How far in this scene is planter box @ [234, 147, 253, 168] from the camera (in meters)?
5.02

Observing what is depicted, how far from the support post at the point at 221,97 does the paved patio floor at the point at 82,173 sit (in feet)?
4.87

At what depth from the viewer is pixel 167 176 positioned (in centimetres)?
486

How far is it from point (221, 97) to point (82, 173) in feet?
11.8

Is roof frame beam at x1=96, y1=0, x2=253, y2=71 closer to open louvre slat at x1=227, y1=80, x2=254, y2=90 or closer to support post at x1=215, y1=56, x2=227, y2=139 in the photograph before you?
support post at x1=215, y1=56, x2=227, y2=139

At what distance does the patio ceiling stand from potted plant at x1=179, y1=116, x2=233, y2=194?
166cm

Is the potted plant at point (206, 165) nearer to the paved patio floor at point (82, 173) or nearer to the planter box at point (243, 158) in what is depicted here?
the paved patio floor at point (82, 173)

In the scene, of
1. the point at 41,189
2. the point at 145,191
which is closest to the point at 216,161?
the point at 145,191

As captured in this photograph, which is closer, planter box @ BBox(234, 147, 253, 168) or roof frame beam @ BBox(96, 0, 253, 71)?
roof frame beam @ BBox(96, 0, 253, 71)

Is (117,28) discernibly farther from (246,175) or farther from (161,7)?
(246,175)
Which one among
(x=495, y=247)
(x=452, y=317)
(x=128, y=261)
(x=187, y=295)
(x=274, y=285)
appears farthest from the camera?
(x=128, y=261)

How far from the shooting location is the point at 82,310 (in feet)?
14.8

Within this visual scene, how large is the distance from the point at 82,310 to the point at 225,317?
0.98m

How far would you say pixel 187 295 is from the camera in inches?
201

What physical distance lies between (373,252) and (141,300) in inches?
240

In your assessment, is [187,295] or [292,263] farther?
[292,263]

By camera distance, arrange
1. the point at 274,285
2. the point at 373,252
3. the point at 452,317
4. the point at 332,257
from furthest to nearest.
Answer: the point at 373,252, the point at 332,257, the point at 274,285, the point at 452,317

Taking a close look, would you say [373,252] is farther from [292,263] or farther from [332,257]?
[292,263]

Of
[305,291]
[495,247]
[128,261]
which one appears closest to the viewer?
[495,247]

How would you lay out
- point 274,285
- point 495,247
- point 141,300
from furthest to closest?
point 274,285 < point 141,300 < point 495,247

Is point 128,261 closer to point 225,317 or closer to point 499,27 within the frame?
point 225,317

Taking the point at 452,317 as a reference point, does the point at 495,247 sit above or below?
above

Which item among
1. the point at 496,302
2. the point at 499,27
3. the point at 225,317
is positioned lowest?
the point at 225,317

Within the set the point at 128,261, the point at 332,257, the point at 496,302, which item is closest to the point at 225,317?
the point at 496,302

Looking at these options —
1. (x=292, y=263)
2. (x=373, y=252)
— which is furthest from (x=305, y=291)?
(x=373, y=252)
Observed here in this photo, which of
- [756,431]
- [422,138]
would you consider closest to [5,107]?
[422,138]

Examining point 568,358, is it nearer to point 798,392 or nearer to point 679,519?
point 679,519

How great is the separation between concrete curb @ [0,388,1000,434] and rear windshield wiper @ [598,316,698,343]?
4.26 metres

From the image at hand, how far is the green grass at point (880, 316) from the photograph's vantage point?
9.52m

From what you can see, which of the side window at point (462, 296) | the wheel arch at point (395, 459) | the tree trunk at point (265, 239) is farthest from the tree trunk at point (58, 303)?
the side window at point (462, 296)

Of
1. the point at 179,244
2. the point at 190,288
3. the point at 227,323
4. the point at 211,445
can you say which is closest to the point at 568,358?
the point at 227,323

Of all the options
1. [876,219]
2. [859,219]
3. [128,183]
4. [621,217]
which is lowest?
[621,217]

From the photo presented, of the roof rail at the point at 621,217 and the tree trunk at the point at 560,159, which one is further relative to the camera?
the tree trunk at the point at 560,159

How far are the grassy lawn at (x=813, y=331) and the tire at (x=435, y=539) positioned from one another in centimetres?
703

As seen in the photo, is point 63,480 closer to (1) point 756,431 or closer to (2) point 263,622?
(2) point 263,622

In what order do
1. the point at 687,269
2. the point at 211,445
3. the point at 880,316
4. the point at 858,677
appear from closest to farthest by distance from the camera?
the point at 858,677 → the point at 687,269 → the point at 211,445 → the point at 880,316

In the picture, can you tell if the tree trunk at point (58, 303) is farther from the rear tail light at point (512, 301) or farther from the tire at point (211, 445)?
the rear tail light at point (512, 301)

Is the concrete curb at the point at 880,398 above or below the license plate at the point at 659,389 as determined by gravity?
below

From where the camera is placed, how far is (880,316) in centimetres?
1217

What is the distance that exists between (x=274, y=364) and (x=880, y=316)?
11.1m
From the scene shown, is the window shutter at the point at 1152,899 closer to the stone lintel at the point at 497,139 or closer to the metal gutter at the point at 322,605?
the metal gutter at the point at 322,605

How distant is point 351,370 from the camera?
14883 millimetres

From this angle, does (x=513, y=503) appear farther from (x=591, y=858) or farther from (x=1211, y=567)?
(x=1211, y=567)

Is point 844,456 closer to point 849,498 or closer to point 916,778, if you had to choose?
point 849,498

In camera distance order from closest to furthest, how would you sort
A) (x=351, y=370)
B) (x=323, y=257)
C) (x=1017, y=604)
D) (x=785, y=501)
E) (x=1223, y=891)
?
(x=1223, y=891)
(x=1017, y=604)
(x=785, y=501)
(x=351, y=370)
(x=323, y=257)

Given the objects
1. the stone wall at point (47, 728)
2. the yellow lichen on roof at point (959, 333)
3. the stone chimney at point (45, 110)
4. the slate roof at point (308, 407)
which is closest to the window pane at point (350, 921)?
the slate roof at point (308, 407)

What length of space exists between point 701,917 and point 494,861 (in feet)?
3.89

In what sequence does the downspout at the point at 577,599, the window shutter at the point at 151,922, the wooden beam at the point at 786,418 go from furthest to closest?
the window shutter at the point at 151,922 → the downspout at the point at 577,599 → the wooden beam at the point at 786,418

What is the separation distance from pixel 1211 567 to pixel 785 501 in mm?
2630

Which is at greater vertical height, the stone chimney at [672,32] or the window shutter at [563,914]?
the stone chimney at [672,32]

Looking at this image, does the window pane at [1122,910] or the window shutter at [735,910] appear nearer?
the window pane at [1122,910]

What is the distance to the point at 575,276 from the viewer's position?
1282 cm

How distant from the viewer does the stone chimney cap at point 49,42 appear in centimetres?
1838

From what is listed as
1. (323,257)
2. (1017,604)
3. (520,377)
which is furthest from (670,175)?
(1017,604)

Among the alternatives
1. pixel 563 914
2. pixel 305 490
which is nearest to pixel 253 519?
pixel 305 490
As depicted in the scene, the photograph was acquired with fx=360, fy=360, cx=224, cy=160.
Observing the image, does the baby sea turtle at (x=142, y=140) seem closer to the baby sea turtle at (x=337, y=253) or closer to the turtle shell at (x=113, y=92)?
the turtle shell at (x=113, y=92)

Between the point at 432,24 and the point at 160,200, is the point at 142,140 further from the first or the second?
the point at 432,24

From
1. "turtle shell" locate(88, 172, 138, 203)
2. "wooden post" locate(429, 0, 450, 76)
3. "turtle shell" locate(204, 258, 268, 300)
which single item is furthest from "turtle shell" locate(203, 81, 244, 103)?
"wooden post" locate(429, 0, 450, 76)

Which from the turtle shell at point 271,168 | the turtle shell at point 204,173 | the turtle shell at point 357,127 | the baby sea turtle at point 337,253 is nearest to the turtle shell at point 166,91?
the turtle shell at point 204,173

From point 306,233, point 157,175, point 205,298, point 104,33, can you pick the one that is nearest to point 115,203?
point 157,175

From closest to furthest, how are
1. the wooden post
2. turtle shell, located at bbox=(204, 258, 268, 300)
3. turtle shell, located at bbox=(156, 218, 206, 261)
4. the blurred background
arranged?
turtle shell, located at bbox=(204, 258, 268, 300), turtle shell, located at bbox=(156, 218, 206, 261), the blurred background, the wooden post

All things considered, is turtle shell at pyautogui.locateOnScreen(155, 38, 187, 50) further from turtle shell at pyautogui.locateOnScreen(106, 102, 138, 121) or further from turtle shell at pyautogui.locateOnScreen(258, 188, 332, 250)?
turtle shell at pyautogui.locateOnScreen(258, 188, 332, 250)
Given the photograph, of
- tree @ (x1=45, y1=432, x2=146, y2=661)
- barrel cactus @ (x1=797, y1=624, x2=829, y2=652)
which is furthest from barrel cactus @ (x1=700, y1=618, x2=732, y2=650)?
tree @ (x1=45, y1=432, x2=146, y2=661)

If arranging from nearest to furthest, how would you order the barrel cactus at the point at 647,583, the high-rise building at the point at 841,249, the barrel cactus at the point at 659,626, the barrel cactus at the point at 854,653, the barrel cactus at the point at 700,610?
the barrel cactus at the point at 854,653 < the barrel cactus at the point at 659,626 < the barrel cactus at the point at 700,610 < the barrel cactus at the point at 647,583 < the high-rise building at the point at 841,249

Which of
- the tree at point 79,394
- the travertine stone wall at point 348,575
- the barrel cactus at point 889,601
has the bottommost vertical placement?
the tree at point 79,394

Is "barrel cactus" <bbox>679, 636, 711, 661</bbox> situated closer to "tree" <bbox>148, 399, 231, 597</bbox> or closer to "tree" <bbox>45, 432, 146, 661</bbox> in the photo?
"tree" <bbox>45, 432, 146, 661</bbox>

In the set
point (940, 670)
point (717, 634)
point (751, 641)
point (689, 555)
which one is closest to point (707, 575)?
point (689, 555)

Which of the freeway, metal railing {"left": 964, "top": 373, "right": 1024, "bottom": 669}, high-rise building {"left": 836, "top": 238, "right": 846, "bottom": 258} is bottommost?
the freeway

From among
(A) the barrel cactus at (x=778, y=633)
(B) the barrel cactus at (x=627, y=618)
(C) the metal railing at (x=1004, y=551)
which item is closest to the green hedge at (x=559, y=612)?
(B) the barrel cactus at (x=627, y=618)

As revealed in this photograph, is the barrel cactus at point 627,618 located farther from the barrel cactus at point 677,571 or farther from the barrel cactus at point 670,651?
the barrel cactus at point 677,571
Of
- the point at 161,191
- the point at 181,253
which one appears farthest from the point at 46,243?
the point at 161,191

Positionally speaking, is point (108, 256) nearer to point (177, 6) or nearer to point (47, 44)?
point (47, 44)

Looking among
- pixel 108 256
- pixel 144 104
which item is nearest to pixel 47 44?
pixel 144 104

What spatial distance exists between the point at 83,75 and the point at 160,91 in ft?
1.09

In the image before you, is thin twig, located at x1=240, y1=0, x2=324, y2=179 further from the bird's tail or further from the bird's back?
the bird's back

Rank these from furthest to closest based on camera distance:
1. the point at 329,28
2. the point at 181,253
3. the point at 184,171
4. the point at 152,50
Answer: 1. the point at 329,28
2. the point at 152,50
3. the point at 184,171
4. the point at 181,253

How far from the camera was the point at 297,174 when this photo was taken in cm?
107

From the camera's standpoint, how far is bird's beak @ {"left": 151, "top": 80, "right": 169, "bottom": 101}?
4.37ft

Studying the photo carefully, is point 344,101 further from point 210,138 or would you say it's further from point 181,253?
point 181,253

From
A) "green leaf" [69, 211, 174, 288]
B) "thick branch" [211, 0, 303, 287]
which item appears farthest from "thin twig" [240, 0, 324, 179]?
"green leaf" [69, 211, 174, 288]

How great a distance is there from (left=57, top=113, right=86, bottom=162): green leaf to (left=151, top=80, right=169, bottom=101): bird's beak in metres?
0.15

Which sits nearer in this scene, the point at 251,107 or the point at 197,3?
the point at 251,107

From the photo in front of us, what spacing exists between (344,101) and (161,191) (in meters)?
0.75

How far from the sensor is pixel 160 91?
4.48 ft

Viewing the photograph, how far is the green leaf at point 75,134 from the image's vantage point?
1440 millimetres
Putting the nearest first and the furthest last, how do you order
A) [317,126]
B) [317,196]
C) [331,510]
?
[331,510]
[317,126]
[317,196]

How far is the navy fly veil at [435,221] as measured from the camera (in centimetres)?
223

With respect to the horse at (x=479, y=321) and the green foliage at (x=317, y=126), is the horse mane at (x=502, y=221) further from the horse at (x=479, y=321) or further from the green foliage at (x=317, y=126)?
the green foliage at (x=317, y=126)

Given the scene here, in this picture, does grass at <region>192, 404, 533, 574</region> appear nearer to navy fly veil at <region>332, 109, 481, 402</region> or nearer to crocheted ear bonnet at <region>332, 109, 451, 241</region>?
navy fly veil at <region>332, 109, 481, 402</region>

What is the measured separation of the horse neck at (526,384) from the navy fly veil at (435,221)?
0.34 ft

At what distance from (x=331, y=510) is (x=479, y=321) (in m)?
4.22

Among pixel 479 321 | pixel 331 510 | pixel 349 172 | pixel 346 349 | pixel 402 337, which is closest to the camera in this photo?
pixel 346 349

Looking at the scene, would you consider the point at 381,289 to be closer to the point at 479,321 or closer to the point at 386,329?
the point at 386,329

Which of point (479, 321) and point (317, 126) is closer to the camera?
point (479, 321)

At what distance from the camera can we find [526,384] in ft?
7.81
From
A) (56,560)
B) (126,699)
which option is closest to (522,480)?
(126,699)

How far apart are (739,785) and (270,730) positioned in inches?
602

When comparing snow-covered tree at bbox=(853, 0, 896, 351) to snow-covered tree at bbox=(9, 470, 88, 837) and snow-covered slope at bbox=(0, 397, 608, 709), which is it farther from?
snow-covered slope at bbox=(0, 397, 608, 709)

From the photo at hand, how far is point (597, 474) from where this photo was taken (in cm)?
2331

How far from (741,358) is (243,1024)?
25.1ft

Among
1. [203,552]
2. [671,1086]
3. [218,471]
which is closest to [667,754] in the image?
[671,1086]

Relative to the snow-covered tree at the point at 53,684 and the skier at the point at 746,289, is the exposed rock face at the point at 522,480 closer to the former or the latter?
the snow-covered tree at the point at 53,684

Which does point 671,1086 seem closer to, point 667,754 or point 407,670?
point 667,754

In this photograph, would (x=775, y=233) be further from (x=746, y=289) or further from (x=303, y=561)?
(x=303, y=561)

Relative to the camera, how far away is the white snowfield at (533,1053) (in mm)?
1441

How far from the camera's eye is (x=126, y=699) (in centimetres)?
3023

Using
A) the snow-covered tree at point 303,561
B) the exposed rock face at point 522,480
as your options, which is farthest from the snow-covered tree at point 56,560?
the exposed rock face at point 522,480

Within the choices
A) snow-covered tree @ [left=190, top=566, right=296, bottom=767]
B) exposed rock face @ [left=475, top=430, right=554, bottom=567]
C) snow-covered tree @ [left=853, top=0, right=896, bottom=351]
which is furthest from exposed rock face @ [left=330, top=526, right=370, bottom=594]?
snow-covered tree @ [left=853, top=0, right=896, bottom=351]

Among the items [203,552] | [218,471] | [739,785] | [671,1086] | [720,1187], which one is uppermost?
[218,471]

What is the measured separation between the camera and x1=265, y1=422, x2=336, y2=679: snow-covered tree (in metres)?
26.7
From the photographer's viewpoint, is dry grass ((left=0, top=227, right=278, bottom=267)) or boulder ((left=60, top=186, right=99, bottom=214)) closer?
____
Stated problem – Exactly reproduce the lines that run from the line with "From the photo at" through the last line of the records, inclusive.

The output –
From the photo at hand, how far is point (597, 474) from where this photo was taken (in cm)?
2331

How far from (741,358) is (243,1024)?
25.1ft

Among
1. [203,552]
2. [671,1086]
3. [218,471]
which is closest to [667,754] in the image?
[671,1086]

Relative to the snow-covered tree at the point at 53,684 and the skier at the point at 746,289, is the exposed rock face at the point at 522,480 closer to the former or the latter?
the snow-covered tree at the point at 53,684

Which does point 671,1086 seem closer to, point 667,754 or point 407,670?
point 667,754

In this photograph, would (x=775, y=233) be further from (x=746, y=289) or further from (x=303, y=561)?
(x=303, y=561)

Relative to the camera, how far away is the white snowfield at (533,1053) (in mm)?
1441

How far from the camera's eye is (x=126, y=699) (in centimetres)?
3023

Using
A) the snow-covered tree at point 303,561
B) the exposed rock face at point 522,480
as your options, which is farthest from the snow-covered tree at point 56,560?
the exposed rock face at point 522,480

Within the choices
A) snow-covered tree @ [left=190, top=566, right=296, bottom=767]
B) exposed rock face @ [left=475, top=430, right=554, bottom=567]
C) snow-covered tree @ [left=853, top=0, right=896, bottom=351]
which is furthest from exposed rock face @ [left=330, top=526, right=370, bottom=594]?
snow-covered tree @ [left=853, top=0, right=896, bottom=351]

Among the items [203,552] | [218,471] | [739,785] | [671,1086] | [720,1187], which one is uppermost?
[218,471]

What is the measured separation between the camera and x1=265, y1=422, x2=336, y2=679: snow-covered tree (in metres)?
26.7
From the photographer's viewpoint, is dry grass ((left=0, top=227, right=278, bottom=267)) or boulder ((left=60, top=186, right=99, bottom=214)) closer?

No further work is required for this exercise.